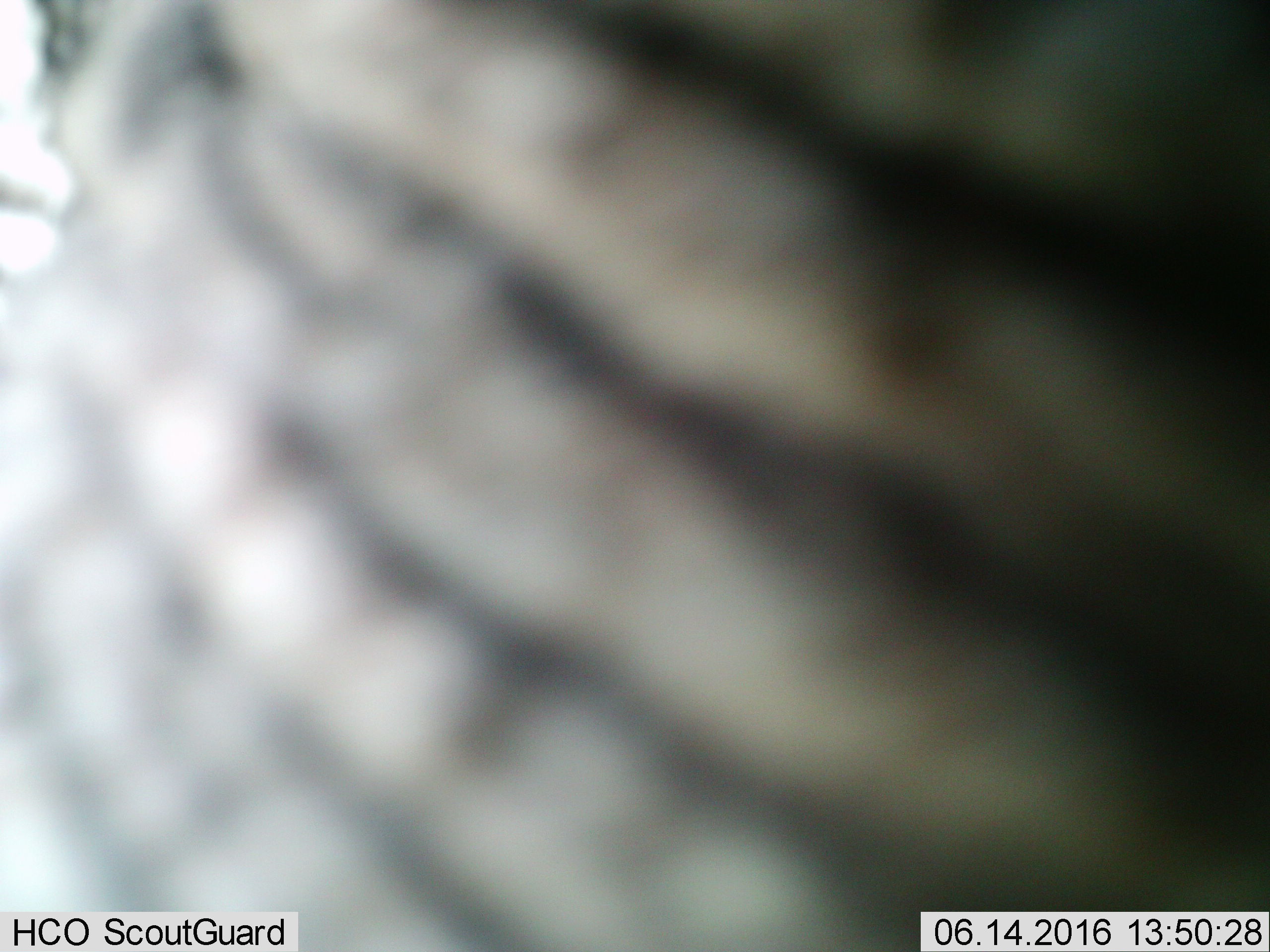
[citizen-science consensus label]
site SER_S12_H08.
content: unidentified animal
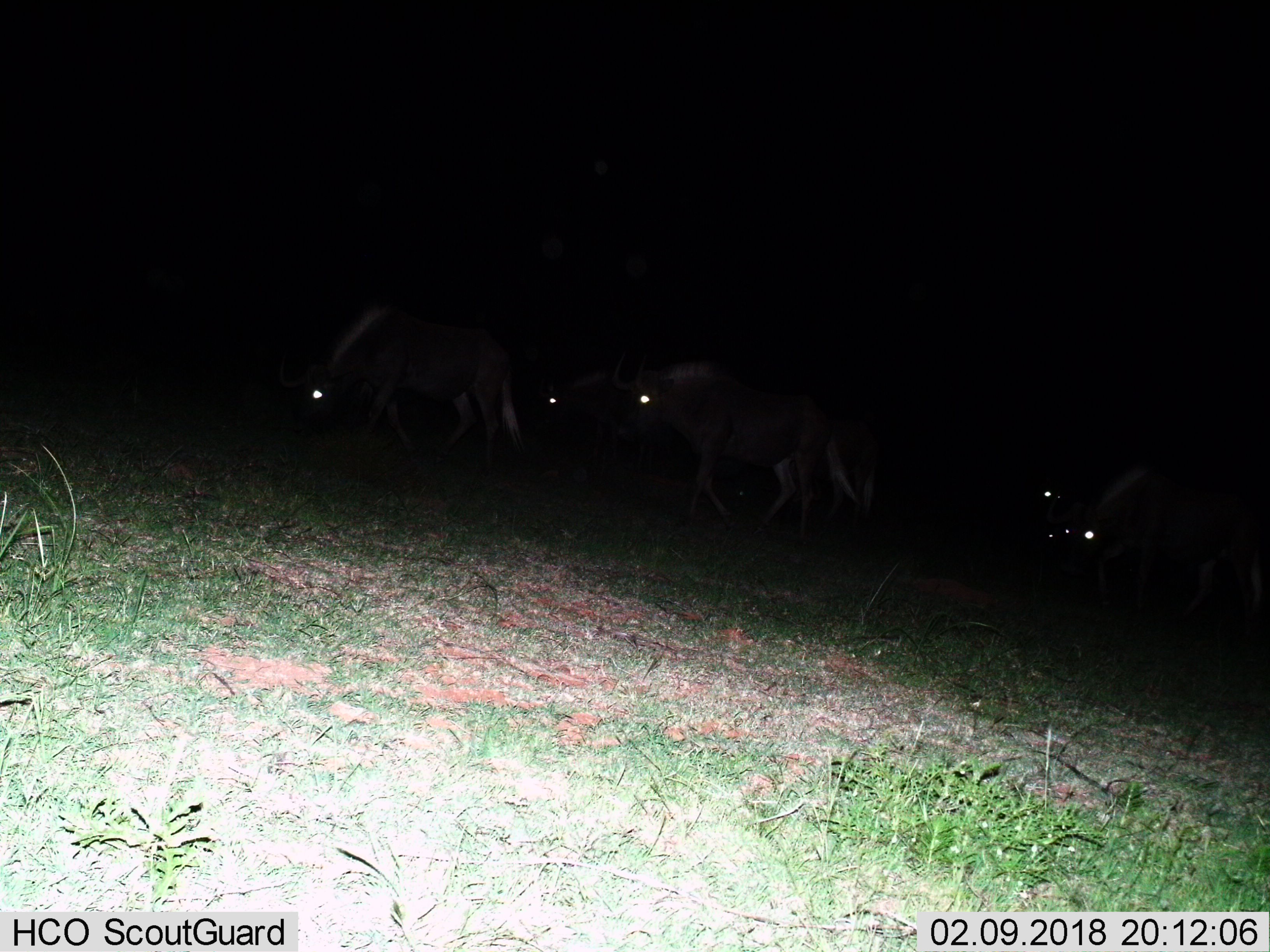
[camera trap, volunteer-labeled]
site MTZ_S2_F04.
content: unidentified animal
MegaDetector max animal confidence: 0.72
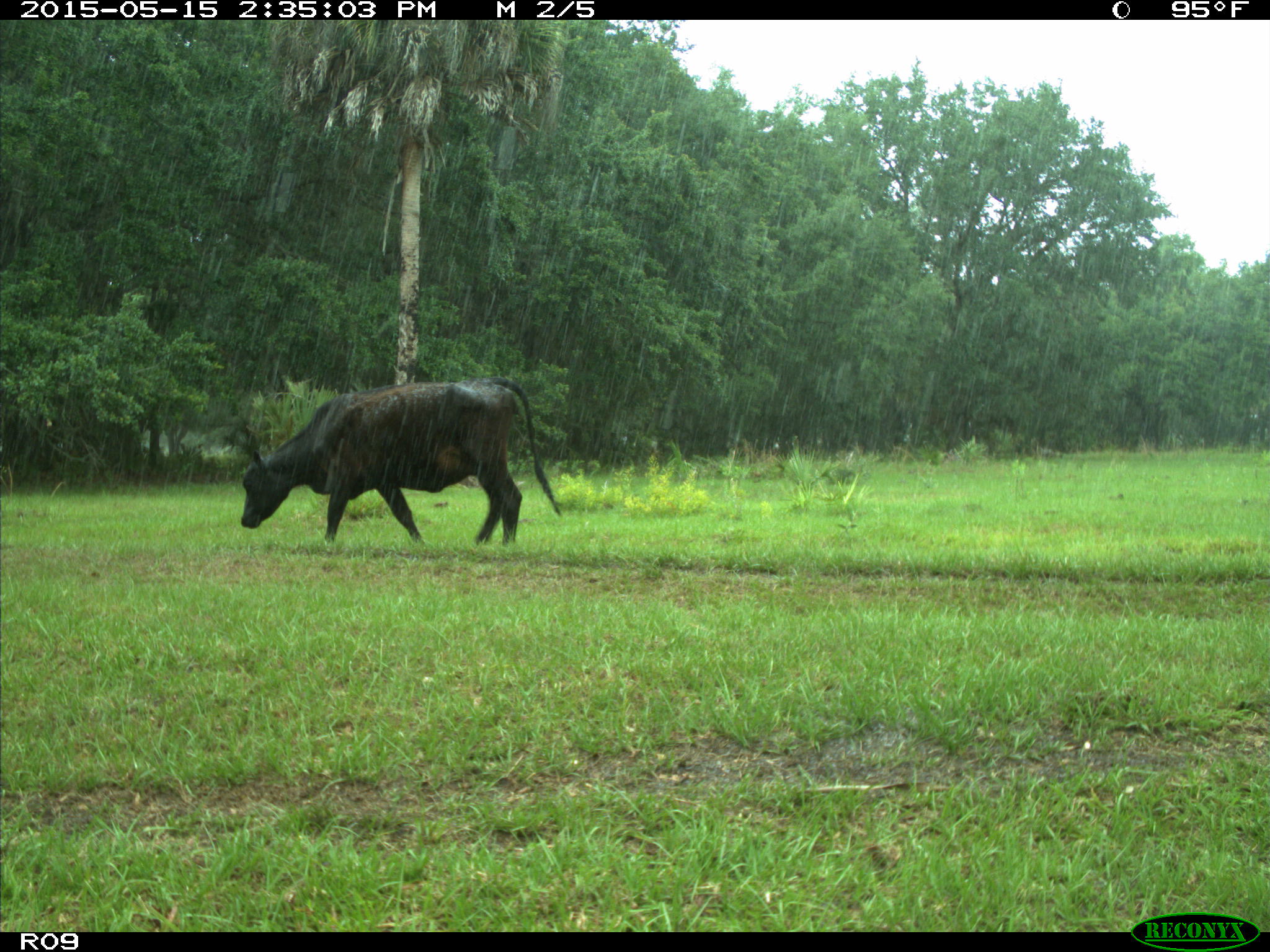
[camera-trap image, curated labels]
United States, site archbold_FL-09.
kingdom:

----------

Only the text of the records belongs in your answer, repeated exactly; the pictures stay out.

[citizen-science consensus label]
site SER_S12_H08.
content: unidentified animal
[camera trap, volunteer-labeled]
site MTZ_S2_F04.
content: unidentified animal
MegaDetector max animal confidence: 0.72
[camera-trap image, curated labels]
United States, site archbold_FL-09.
kingdom:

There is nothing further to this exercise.